WASHINGTON — A NASA astronaut flying to the International Space Station in April could spend up to a year on the station, an extended stay that he said he was “enthusiastic” about.
NASA announced March 9 that Mark Vande Hei would fly on the Soyuz MS-18 mission to the space station, launching April 9. He will fly with Roscosmos cosmonauts Oleg Novitsky and Pyotr Dubrov.
In a typical mission scenario, the three would stay on the station for about six months, returning after the next crew arrives on Soyuz MS-19 in October. However, Roscosmos officials have discussed filming a movie on the station in October, sending up director Klim Shipenko and an actress to be selected during an ongoing competition on Soyuz MS-19 along with commander Anton Shkaplerov. Shipenko and the actress would return on Soyuz MS-18 with Novitsky, commander of that mission, requiring Dubrov and Vande Hei to stay on the station until as late as April 2022, when the next Soyuz crew rotation mission launches.
Vande Hei, in a call with reporters March 15, acknowledged he may stay on the station for longer than six months. “It all depends on whether those tourists go up on the spacecraft in the fall, because they would take my seat back,” he said.
He said he welcomes the chance for an extended stay on the ISS. “Honestly, for me it’s just an opportunity for a new life experience. I’ve never been in space longer than six months,” he said, a reference to his first mission to the ISS, which lasted from September 2017 through February 2018. “I’m really enthusiastic about it.”
That uncertain duration is not the only unusual aspect about the mission. NASA acquired the seat not by purchasing it directly from Roscosmos, as it has in the past, but instead through an exchange with commercial spaceflight company Axiom Space, which obtained the seat from Roscosmos in a deal the terms of which neither Roscosmos nor Axiom disclosed. Axiom will receive a seat on a NASA commercial crew mission to the ISS, likely in 2023, in exchange for the Soyuz seat.
Vande Hei said he was not involved in the negotiations for the seat. “I’m sure it was a very complicated, challenging thing to work out. I know a lot of effort went into making it happen,” he said. “I’m really happy it worked out the way it did, and I’m also very happy that I did not have to deal with all those details.”
Vande Hei started training last year as a backup to Kate Rubins, the NASA astronaut who flew to the station on the Soyuz MS-17 mission last October, then “flowed right into” training for Soyuz MS-18. “The only thing that was uncertain was whether or not I actually launch as a result of doing the training,” he said.
Roscosmos originally announced that Sergei Korsakov would accompany Novitsky and Dubrov on Soyuz MS-18. Vande Hei trained with those three for months, he said, knowing that only three of the four people would fly. “We were ready for whatever contingency,” he said.
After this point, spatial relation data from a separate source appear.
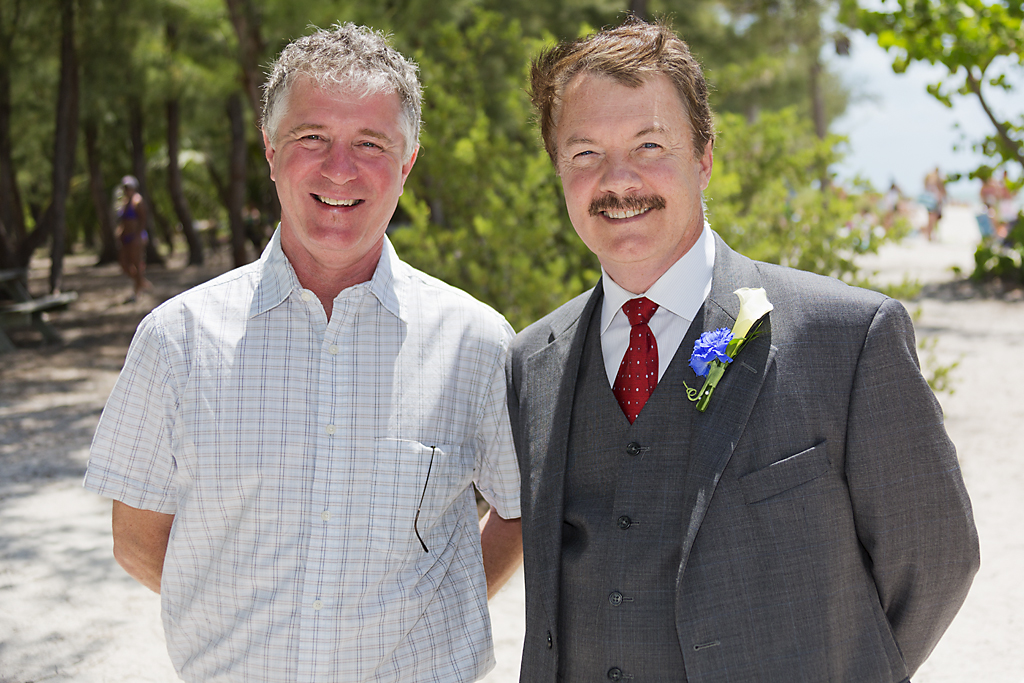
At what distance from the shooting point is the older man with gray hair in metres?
1.99

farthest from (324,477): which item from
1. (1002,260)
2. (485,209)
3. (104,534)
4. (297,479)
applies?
(1002,260)

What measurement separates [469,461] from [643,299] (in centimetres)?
58

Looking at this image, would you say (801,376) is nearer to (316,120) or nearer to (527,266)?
(316,120)

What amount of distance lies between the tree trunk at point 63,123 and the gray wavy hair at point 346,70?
12.3 m

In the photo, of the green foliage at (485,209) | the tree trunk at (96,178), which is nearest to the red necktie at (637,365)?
the green foliage at (485,209)

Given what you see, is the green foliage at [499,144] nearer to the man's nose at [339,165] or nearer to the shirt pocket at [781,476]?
the man's nose at [339,165]

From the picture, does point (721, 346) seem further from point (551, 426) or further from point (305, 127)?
point (305, 127)

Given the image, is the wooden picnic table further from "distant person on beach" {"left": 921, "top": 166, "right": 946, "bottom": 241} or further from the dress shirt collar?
"distant person on beach" {"left": 921, "top": 166, "right": 946, "bottom": 241}

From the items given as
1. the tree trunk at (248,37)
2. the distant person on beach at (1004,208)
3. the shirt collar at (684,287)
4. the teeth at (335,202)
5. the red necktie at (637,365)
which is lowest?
the distant person on beach at (1004,208)

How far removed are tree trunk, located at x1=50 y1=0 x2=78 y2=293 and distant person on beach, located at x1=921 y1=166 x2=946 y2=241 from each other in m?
19.1

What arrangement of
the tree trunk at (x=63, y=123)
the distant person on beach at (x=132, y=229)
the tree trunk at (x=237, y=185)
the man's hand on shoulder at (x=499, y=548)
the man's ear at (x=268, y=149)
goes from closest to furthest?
the man's ear at (x=268, y=149)
the man's hand on shoulder at (x=499, y=548)
the tree trunk at (x=63, y=123)
the tree trunk at (x=237, y=185)
the distant person on beach at (x=132, y=229)

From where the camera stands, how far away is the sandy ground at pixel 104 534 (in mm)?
4020

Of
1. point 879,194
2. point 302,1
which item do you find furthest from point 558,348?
point 302,1

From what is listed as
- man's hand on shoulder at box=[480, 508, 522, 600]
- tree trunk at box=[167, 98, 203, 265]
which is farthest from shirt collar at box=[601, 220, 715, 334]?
tree trunk at box=[167, 98, 203, 265]
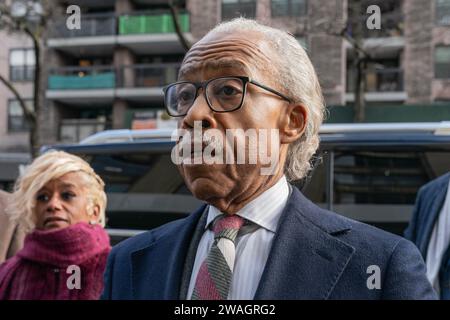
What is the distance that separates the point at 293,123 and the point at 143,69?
57.7 feet

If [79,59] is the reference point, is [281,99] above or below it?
below

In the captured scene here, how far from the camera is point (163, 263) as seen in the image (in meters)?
1.25

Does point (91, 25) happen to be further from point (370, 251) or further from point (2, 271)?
point (370, 251)

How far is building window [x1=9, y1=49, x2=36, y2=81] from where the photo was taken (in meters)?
19.9

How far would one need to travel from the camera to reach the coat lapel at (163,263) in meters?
1.19

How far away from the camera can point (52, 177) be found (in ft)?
7.23

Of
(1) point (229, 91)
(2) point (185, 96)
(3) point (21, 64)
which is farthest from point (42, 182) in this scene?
(3) point (21, 64)

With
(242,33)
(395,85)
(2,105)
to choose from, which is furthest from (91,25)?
(242,33)

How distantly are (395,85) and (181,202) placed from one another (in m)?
14.0

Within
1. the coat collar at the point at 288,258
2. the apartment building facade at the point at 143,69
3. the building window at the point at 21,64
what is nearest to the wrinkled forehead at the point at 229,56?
the coat collar at the point at 288,258

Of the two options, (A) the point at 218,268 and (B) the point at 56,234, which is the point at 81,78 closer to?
(B) the point at 56,234

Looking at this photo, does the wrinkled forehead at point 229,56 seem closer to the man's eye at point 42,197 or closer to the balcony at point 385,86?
the man's eye at point 42,197

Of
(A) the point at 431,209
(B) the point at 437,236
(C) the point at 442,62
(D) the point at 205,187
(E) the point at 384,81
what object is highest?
(C) the point at 442,62
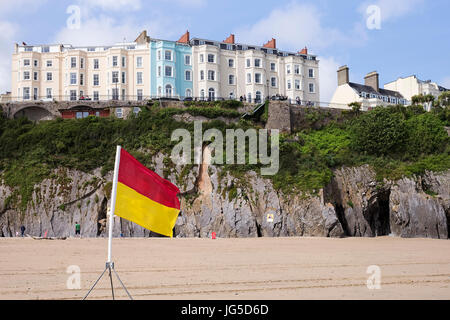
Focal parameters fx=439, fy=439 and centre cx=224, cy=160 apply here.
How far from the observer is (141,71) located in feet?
193

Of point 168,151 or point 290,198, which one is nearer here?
point 290,198

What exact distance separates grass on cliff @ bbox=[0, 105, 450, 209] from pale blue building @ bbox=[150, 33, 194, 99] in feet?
47.3

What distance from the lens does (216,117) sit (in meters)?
43.2

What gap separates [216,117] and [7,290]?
1342 inches

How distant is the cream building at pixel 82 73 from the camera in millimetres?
57688

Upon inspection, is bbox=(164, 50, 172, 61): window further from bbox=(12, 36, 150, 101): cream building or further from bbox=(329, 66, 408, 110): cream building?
bbox=(329, 66, 408, 110): cream building

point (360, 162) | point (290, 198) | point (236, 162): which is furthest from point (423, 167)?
point (236, 162)

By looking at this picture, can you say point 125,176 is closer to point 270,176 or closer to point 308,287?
point 308,287

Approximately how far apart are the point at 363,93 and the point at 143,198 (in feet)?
207

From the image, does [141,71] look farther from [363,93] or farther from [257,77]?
[363,93]

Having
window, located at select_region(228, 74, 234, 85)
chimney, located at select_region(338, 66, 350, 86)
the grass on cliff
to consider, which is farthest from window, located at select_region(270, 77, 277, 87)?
the grass on cliff

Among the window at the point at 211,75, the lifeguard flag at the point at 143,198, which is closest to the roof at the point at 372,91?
the window at the point at 211,75

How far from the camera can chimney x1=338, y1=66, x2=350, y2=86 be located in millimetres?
67825
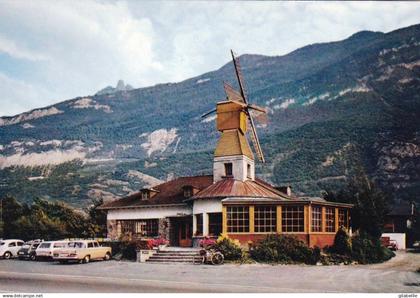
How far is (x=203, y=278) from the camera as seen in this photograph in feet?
64.5

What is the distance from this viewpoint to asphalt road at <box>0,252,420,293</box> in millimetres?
16984

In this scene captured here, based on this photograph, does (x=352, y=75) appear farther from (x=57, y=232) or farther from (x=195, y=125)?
(x=57, y=232)

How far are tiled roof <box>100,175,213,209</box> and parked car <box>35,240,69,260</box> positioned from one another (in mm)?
Result: 8176

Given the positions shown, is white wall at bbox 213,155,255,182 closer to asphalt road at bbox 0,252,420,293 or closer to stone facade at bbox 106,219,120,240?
stone facade at bbox 106,219,120,240

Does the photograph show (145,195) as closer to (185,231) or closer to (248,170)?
(185,231)

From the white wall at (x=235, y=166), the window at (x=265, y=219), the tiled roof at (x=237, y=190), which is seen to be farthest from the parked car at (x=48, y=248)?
the white wall at (x=235, y=166)

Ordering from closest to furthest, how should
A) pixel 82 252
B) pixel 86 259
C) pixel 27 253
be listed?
pixel 82 252
pixel 86 259
pixel 27 253

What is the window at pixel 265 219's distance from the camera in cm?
2902

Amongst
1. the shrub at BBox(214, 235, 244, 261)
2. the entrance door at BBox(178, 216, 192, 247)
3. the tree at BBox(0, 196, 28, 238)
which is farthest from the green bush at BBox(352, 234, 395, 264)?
the tree at BBox(0, 196, 28, 238)

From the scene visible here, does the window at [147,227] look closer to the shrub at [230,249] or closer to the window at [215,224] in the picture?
the window at [215,224]

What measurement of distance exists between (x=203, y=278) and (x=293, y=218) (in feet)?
35.2

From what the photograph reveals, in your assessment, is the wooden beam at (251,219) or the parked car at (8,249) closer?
the wooden beam at (251,219)

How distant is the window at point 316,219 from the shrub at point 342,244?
1.36 m

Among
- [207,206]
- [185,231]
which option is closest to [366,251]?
[207,206]
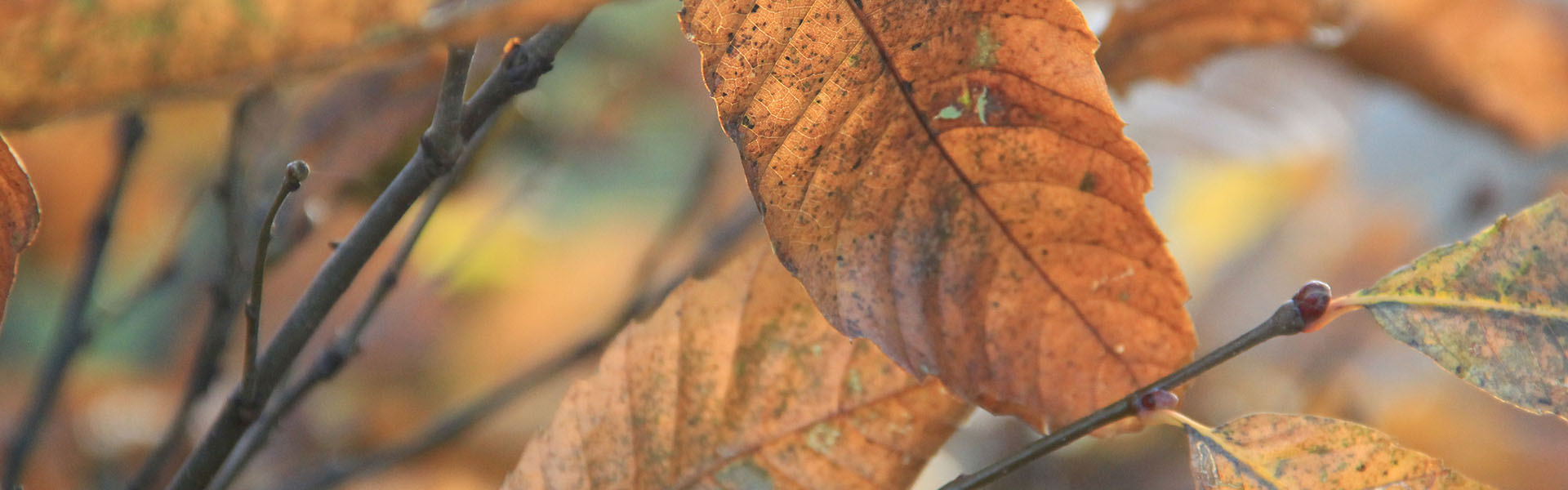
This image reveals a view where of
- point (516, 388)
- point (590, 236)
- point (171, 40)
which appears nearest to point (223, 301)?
point (516, 388)

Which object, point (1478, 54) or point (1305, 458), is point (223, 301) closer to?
point (1305, 458)

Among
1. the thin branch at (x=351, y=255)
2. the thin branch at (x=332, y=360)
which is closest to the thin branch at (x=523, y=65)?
the thin branch at (x=351, y=255)

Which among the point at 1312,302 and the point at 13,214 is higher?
the point at 1312,302

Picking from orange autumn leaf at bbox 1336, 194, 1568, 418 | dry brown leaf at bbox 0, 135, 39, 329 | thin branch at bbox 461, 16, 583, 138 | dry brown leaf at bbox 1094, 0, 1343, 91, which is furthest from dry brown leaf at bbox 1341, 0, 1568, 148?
dry brown leaf at bbox 0, 135, 39, 329

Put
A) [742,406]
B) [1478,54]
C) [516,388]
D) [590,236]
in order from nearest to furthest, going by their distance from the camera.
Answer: [742,406], [516,388], [1478,54], [590,236]

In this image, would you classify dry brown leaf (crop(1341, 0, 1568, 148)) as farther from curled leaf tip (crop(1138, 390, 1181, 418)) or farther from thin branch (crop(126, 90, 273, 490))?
thin branch (crop(126, 90, 273, 490))

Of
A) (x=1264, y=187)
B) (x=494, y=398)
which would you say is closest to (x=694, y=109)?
(x=1264, y=187)

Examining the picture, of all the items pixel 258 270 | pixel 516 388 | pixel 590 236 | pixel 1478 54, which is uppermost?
pixel 1478 54

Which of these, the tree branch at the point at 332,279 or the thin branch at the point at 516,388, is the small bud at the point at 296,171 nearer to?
the tree branch at the point at 332,279
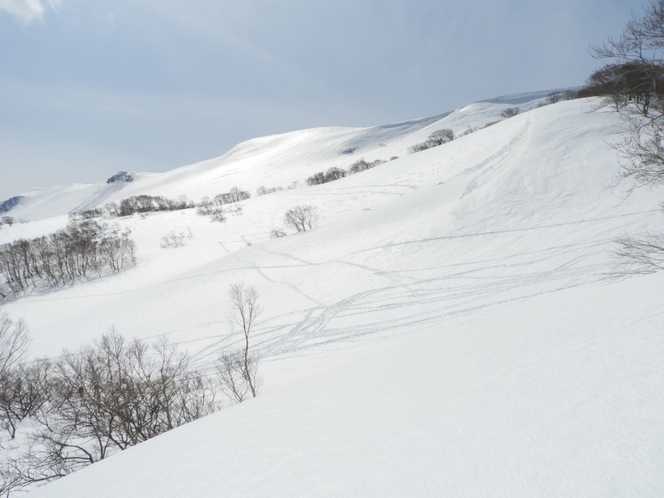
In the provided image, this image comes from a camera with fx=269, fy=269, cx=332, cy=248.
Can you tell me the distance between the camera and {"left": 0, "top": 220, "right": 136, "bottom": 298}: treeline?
42344 millimetres

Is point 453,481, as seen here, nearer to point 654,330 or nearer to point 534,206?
point 654,330

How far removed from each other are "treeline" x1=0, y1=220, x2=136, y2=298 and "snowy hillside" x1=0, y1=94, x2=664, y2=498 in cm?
339

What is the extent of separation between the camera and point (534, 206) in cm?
2166

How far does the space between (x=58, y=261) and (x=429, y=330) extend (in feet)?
191

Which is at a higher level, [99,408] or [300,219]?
[300,219]

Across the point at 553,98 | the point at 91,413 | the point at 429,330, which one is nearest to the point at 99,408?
the point at 91,413

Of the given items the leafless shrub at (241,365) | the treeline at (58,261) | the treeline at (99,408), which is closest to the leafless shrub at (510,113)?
the leafless shrub at (241,365)

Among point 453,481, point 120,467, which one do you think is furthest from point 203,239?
point 453,481

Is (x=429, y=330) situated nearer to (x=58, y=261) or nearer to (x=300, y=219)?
(x=300, y=219)

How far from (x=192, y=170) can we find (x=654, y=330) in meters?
220

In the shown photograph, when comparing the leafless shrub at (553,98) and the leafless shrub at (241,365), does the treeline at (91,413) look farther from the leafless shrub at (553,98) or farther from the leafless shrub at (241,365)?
the leafless shrub at (553,98)

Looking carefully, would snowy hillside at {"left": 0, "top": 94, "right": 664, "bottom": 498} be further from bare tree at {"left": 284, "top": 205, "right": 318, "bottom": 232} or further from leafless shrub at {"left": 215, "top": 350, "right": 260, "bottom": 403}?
bare tree at {"left": 284, "top": 205, "right": 318, "bottom": 232}

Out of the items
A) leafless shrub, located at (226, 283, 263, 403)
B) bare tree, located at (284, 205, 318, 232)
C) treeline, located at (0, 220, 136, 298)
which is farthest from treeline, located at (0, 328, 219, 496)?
treeline, located at (0, 220, 136, 298)

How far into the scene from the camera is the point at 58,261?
143 feet
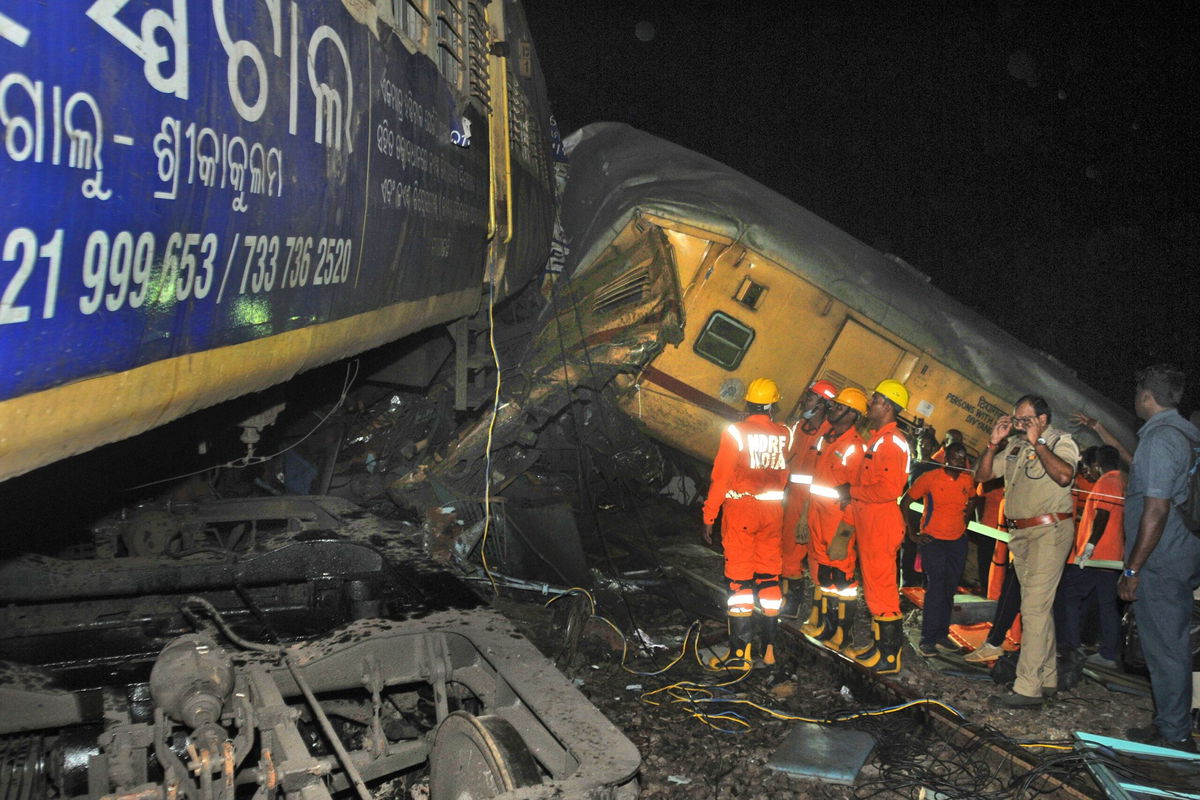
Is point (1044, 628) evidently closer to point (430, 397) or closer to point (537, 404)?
point (537, 404)

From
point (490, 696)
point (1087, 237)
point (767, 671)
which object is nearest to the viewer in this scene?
point (490, 696)

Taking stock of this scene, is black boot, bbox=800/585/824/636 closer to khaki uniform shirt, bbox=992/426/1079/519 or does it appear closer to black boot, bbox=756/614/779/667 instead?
black boot, bbox=756/614/779/667

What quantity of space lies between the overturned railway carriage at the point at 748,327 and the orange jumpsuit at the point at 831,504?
71.2 inches

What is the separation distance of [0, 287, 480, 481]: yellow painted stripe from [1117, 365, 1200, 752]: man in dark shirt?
393 cm

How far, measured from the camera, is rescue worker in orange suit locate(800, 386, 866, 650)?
6.08m

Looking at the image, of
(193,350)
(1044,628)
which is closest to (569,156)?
(1044,628)

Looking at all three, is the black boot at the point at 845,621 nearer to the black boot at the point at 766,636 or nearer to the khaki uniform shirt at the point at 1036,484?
the black boot at the point at 766,636

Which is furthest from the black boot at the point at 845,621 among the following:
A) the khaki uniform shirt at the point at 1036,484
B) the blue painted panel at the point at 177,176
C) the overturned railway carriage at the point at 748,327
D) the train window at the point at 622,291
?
the blue painted panel at the point at 177,176

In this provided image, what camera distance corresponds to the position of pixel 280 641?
3.30 metres

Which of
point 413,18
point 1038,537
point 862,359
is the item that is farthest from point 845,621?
point 413,18

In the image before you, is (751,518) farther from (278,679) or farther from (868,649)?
(278,679)

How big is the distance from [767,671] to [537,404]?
294 cm

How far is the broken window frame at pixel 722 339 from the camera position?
26.0ft

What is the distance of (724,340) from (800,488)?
167 cm
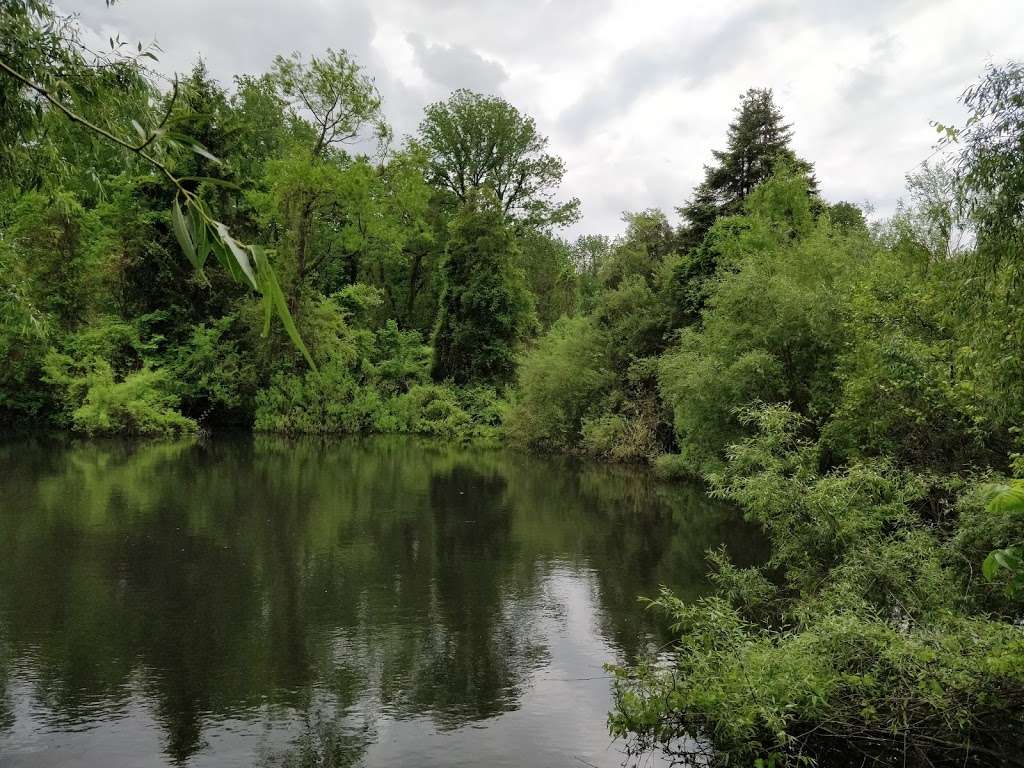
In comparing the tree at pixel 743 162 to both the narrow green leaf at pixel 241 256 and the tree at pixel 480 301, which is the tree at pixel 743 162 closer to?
the tree at pixel 480 301

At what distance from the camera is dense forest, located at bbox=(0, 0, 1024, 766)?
557 centimetres

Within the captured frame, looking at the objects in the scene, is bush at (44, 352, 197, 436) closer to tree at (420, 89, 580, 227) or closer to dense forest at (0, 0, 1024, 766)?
dense forest at (0, 0, 1024, 766)

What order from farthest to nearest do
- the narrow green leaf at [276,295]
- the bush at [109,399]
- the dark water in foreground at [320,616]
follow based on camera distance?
the bush at [109,399] < the dark water in foreground at [320,616] < the narrow green leaf at [276,295]

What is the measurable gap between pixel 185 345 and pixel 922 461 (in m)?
30.0

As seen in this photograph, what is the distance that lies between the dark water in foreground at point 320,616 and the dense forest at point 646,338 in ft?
4.32

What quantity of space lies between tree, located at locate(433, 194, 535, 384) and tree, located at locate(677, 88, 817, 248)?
1033 centimetres

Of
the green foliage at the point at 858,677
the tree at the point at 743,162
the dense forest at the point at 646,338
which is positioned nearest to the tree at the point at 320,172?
Answer: the dense forest at the point at 646,338

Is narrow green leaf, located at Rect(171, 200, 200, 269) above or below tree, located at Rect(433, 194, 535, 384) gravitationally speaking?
below

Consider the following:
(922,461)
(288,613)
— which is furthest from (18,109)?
(922,461)

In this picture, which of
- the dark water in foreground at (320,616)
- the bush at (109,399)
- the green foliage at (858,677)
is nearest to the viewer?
the green foliage at (858,677)

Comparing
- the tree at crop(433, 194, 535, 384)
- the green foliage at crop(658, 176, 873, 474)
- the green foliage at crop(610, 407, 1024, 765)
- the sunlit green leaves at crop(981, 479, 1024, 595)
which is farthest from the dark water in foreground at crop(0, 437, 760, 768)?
the tree at crop(433, 194, 535, 384)

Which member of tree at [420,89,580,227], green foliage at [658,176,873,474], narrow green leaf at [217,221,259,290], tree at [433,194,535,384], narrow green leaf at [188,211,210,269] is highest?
tree at [420,89,580,227]

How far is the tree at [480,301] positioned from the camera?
37.2 m

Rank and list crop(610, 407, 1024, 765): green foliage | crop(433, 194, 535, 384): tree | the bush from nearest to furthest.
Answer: crop(610, 407, 1024, 765): green foliage → the bush → crop(433, 194, 535, 384): tree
Because of that uncertainty, he said he had been managing his expectations about whether he would launch. “I was trying not to get too emotional, too excited about the fact that I may be launching in April,” he said. “I only realized that I had been doing that when I felt super excited when it was actually finalized.”
Roscosmos went as far to make two versions of the Soyuz MS-18 mission patch, one with Vande Hei’s name — seen in February in photos of training activities by Novitsky and Dubrov — and one with Korsakov’s name. In a show of comradery, Vande Hei said he wore the version of the patch with Korsakov’s name while Korsakov wore the patch with Vande Hei’s name. “I will always consider him to be a part of our team,” he said of Korsakov.
Russian media reported that Roscosmos is considering assigning Korsakov to a future Crew Dragon mission once NASA and Roscosmos finalize an agreement about the exchange of seats between Soyuz and commercial crew vehicles.